In terms of its own global radio, OWI prepared planning and control materials in Washington and relayed these to New York and San Francisco. The radio facilities in these cities then transmitted the material overseas. Through the first three years of the war, the precise nature of the Washington controls was in question, enforcement remained a perplexing problem, and coordination between planning and execution remained unsolved in part. By the spring and summer of 1945, OWI had solved most of these problems, chiefly by means of circulating the Area I, II, and III chiefs to the operating offices. When personal relations were satisfactory (as in the instance of Mr. Owen Lattimore, chief in OWI San Francisco, Mr. George Taylor, chief of Far East in Washington, and Mr. F. M. Fisher, chief of China Outpost in Chungking, all of them China experts) coordination might be difficult but was never exasperating.

Chart V (Source: OWI administrative memorandum. Courtesy of Dr. E. P. Lilly.)

Chart VI (Source: OWI administrative memorandum. Courtesy of Dr. E. P. Lilly.)

In terms of supply, the materials gathered by the other agencies went to the Outpost Service Bureau, which ran a virtual informational Sears Roebuck for the outposts. Foreign demands for American materials were unpredictable. The OWI learned rapidly and effectively, and the material going out of the outposts to foreign audiences very soon reached a high level of quality.

Other psychological warfare agencies at the national level were the CIAA (Coordinator of [later the Office of] Inter-American Affairs) which conducted propaganda exclusively to Latin America and the Caribbean, and the OSS (Office of Strategic Services), which serviced the Joint Chiefs of Staff with intelligence and policy materials, and served as a home base for its own units which operated abroad under Theater authority. No U.S.-based black propaganda operations were reported to the public.[36]

Reduced to the concrete terms of definite policy execution (as opposed to the making of policies that might or might not ever reach their supposed executors) and the routine working of operations, the national level was not important except for the two functions stated above, global shortwave, and source of supply. The decisive choices were made in the theaters or at the outposts, half the time in ignorance of what Washington policy-makers had decided in conclave on that particular topic. (When the author was in China, he found that the OWI China outpost decoded its week-to-week propaganda instructions only after they were hopelessly obsolete; they were then filed.) The theaters were able to use psychological warfare as and when they pleased. Between the ETO and Washington close politico-military coordination was possible. Between Washington and the others it was impracticable.

The War Department participation in the control and planning of psychological warfare is shown by [Chart VII], which represents the situation as of 1945. The Propaganda Branch, attached to G-2 as a staff agency and not to Military Intelligence Service as an operating agency, served to carry out the psychological warfare functions of the War Department.[37] The Chief of the Branch represented the Joint Chiefs of Staff at OWI meetings, along with his Navy confrère; he took care of official messages to the Theaters pertaining to psychological warfare matters, and his office itself performed a few limited functions. (One of these functions required the author to get up at four-thirty mornings in order to digest the overnight intake of enemy propaganda.
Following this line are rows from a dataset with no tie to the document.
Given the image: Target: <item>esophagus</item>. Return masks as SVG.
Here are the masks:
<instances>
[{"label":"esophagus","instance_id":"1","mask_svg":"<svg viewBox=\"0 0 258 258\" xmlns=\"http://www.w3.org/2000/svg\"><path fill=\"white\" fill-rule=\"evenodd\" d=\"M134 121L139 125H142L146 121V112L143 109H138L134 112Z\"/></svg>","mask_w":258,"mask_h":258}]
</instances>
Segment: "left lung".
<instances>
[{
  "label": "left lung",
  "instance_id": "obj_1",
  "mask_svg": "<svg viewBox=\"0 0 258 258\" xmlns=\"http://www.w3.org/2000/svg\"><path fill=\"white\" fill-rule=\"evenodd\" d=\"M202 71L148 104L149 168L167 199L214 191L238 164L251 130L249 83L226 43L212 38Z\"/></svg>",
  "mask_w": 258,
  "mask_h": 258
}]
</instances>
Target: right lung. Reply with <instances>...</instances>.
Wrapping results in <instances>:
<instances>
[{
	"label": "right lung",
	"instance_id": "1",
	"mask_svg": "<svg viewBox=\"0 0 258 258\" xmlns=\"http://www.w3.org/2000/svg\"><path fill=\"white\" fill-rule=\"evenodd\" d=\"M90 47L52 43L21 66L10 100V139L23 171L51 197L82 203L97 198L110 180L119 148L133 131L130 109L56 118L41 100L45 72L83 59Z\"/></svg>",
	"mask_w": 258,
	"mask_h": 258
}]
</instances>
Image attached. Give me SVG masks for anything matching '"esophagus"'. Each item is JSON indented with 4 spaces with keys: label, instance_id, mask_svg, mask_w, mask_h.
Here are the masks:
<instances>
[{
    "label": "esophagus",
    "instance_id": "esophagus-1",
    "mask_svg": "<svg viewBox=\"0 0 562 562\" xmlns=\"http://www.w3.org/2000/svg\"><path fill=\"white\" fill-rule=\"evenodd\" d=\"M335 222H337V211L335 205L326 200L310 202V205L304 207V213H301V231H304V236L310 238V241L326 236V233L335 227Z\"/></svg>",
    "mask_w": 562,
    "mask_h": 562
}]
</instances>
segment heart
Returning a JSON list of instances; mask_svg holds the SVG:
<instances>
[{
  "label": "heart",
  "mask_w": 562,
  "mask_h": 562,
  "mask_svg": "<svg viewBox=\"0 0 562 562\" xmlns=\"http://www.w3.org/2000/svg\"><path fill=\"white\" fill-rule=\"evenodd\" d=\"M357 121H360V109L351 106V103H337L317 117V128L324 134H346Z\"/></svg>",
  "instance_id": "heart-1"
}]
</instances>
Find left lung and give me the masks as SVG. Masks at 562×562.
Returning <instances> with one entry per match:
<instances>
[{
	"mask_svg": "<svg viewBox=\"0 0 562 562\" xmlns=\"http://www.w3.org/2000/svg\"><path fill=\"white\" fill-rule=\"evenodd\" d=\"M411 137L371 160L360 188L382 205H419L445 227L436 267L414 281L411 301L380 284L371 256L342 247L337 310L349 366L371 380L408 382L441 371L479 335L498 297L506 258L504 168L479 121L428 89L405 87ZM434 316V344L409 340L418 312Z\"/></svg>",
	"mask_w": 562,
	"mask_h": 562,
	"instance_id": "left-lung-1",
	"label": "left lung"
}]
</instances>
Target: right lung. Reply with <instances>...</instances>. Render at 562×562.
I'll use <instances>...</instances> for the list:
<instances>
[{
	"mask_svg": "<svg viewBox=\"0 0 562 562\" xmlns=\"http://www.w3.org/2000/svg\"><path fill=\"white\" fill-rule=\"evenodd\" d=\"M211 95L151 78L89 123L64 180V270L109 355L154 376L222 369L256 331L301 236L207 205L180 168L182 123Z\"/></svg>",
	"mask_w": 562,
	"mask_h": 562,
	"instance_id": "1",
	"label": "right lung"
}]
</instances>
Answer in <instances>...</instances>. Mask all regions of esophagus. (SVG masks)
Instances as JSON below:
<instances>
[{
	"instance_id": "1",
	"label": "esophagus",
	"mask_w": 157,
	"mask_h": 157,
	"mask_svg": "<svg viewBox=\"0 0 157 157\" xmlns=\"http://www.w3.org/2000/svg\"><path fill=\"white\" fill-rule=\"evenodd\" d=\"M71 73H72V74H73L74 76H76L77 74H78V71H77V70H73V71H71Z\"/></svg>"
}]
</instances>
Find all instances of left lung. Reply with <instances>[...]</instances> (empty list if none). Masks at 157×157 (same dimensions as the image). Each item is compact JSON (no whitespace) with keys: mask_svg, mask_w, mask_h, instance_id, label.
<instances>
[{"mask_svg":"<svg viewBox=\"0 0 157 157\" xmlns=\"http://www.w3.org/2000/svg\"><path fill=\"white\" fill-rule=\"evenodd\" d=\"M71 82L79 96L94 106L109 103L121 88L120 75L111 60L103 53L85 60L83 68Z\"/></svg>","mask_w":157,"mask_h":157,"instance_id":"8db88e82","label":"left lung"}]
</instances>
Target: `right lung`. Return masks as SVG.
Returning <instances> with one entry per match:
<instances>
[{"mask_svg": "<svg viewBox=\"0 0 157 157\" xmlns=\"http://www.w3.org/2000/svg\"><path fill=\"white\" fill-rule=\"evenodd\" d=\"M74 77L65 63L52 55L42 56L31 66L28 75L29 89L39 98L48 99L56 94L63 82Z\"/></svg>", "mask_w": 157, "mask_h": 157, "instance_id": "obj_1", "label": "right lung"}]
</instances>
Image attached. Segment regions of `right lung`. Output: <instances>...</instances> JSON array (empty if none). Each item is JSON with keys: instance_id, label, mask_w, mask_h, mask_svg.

He was joined in this by Teheran-born, Columbia-trained Edward K. Merat. It was with real relief that he saw the Nazi stations go off the air. He was then able to pass the early-bird business to his Persian colleague.) The Branch also made up propanal studies whenever these were warrantable at the General Staff level. The Deputy Chief (Air) was the vestigial remnant of a short-lived Army Air Forces propaganda establishment; he had direct access to the air staff, and took care of things having a peculiarly air character. (The abbreviations under Theaters are explained below, on page [187], since Theater nomenclature for psychological warfare was never standardized.)